Given entries:
Begin
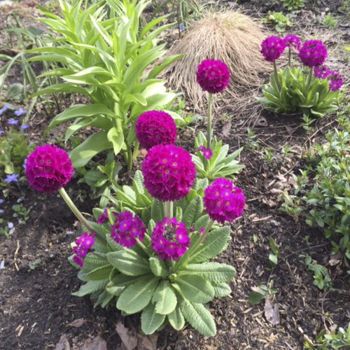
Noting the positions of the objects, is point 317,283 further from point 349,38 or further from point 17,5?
point 17,5

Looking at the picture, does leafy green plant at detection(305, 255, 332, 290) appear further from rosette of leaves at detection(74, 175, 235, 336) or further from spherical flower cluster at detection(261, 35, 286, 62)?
spherical flower cluster at detection(261, 35, 286, 62)

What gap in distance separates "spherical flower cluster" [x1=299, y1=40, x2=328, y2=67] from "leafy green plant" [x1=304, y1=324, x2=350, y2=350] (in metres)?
1.98

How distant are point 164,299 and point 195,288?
18 cm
End
What you will do: Arrange every line of the listing above as a numbered list, skipping blank lines and leaving out the picture.

Response:
1. Noting the positions of the objects, is point 317,283 further from point 349,38 or further from point 17,5?
2. point 17,5
3. Looking at the picture, does leafy green plant at detection(305, 255, 332, 290) appear further from rosette of leaves at detection(74, 175, 235, 336) or further from spherical flower cluster at detection(261, 35, 286, 62)?
4. spherical flower cluster at detection(261, 35, 286, 62)
5. What gap in distance separates "spherical flower cluster" [x1=299, y1=40, x2=328, y2=67] from "leafy green plant" [x1=304, y1=324, x2=350, y2=350] (in metres)?
6. 1.98
7. How distant are point 164,299 and point 195,288?
8. 18 cm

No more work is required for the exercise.